We define the LLM model and the embeddings model that we are going to use in the pipeline.

For the LLM we are utilizing the most powerful Antropic model designed for systems like ours, that's the **Claude 3 Sonnet model**. This model is also very cheap to run and has excellent performance. The model has 200k context size window and is very powerful.

For the embeddings model we are going to work with with the same embedding model that we used in the data loading splitting ingestion pipeline.

In [7]:
# Creating the LLM and Embedder models
llm = ChatBedrock(region_name=REGION_NAME,model_id=LLM_MODEL_ID, model_kwargs=LLM_MODEL_KWARGS)
embedder = BedrockEmbeddings(region_name=REGION_NAME, model_id=EMBEDDER_MODEL_ID, model_kwargs=EMBEDDER_MODEL_KWARGS)

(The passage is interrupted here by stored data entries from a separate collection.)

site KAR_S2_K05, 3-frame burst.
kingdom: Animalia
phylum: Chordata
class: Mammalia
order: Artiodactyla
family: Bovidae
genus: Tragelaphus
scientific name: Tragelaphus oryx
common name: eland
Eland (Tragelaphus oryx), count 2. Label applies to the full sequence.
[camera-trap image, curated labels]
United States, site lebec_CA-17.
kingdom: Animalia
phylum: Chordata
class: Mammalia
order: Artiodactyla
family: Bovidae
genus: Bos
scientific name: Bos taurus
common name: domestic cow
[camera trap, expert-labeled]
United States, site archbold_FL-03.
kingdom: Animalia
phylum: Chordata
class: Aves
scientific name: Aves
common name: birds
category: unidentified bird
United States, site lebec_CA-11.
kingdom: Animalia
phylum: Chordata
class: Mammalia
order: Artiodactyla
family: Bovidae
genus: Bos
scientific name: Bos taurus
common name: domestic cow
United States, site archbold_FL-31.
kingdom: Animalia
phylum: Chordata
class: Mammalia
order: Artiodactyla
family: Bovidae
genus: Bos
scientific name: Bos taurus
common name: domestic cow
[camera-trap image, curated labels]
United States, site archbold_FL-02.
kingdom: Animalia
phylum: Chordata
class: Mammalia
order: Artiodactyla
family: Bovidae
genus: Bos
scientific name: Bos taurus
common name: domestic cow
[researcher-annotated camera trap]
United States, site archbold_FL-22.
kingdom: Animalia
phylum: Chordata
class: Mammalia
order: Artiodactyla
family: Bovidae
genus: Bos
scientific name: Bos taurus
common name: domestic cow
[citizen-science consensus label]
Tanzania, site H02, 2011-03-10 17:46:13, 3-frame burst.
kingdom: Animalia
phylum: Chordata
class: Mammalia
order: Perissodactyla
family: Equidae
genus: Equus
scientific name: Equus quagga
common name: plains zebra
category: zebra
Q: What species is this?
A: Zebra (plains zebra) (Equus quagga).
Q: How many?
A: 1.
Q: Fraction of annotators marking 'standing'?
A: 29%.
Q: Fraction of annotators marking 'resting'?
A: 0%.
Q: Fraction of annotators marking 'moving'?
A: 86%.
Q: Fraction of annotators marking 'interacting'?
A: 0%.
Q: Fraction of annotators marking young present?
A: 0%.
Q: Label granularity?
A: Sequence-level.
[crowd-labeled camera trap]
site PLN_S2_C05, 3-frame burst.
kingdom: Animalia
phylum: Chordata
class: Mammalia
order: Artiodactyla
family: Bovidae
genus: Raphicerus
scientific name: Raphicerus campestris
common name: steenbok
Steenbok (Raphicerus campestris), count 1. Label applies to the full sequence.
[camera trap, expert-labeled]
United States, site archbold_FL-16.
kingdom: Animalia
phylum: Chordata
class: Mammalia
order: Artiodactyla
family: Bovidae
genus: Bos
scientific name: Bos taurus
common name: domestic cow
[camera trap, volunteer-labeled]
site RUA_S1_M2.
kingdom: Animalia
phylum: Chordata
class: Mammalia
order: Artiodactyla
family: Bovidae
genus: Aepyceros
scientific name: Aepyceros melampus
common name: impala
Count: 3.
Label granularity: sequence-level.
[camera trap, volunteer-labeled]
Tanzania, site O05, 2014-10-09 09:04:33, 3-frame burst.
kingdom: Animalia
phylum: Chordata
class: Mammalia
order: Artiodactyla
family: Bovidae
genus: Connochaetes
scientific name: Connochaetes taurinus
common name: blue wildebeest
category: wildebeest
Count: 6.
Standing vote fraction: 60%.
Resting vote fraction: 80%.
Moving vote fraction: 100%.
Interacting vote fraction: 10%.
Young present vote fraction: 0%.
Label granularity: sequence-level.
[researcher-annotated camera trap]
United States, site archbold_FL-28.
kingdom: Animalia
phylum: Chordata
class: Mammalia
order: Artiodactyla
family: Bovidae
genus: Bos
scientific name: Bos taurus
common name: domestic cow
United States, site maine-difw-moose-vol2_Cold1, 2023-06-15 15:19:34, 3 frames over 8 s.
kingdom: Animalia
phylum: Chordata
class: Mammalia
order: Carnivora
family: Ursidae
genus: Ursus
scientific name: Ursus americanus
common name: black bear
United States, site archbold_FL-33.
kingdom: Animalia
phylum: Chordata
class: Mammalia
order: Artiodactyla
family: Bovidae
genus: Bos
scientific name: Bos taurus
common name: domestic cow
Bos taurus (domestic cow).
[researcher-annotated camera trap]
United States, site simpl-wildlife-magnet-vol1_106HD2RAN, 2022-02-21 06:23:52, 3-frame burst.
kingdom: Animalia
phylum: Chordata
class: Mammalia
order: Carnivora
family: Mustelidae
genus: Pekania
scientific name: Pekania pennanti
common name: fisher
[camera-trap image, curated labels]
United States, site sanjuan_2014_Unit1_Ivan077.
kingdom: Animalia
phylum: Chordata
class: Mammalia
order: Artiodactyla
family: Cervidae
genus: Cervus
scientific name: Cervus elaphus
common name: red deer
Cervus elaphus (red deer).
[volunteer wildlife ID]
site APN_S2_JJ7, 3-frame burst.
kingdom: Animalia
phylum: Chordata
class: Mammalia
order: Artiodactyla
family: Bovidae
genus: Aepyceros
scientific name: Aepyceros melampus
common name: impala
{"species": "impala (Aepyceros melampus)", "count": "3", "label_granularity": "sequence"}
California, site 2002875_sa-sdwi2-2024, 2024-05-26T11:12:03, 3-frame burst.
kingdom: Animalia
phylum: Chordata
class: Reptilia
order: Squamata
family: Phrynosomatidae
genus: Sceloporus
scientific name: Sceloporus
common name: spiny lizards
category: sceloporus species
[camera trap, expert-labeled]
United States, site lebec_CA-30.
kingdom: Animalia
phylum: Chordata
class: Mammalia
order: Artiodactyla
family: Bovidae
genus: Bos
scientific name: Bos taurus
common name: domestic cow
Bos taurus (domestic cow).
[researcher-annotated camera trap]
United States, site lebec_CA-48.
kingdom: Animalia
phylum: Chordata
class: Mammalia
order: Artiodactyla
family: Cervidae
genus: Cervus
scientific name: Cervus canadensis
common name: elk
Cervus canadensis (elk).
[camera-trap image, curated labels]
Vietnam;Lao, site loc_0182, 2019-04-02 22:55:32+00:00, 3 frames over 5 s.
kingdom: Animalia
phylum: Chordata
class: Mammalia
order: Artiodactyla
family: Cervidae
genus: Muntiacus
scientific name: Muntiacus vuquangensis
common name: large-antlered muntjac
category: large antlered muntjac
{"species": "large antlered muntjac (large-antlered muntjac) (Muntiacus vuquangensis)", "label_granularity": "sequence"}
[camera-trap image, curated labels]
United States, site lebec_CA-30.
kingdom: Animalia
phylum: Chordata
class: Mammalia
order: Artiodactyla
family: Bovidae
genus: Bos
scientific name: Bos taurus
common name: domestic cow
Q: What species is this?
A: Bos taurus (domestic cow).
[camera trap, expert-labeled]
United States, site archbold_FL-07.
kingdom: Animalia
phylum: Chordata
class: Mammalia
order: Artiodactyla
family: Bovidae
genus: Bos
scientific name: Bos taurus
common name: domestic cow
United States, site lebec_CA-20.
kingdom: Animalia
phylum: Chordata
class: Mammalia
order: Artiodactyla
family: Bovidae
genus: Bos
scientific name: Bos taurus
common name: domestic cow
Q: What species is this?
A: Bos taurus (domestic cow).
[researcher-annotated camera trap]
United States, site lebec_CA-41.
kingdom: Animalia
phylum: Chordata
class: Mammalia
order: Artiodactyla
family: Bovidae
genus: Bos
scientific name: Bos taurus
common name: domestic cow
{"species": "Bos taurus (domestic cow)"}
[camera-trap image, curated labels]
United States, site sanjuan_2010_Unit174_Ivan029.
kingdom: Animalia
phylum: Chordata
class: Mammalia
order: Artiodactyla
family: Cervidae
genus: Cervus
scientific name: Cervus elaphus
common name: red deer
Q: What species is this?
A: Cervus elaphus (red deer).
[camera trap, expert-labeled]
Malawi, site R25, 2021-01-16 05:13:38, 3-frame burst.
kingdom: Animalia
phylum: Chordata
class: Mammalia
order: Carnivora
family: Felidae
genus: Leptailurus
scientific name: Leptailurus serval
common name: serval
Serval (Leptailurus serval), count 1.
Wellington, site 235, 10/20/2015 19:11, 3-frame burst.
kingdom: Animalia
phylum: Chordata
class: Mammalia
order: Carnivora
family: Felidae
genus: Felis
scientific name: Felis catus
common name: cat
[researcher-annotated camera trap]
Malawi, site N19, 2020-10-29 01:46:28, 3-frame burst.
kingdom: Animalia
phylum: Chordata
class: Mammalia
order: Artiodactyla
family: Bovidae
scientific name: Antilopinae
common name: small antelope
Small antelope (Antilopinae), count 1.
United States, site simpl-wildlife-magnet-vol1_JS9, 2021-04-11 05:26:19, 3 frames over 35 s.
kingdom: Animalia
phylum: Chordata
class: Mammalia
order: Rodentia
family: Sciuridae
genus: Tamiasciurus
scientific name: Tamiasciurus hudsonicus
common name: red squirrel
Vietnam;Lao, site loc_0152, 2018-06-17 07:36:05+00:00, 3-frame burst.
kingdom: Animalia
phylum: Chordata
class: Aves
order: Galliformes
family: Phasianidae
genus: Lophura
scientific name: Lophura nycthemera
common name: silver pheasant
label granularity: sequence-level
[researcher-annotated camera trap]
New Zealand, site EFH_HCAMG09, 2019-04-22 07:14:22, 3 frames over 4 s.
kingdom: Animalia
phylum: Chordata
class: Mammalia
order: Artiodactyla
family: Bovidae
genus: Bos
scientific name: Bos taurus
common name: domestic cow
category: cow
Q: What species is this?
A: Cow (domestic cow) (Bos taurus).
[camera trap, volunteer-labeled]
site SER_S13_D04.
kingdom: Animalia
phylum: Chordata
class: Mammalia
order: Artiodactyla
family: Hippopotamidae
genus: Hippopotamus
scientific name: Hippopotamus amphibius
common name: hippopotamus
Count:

We are going to load the vector database that we used in the data ingestion pipeline and define the retriever that we are going to use in this pipeline.

**The retriever** is going to be used to retrieve the most similar documents to the input query. The search type is going to be similarity(cosine) and we are going to retrieve the top 5 documents. Some other approaches are changing the search type to mmr or similarity search with a threshold.

In [8]:
# Loading the vector store and creating retriever
vector_store = FAISS.load_local(VECTOR_STORE_PATH, embeddings=embedder, allow_dangerous_deserialization=True)
retriever = vector_store.as_retriever(search_type=SEARCH_TYPE, **RETRIEVER_KWARGS)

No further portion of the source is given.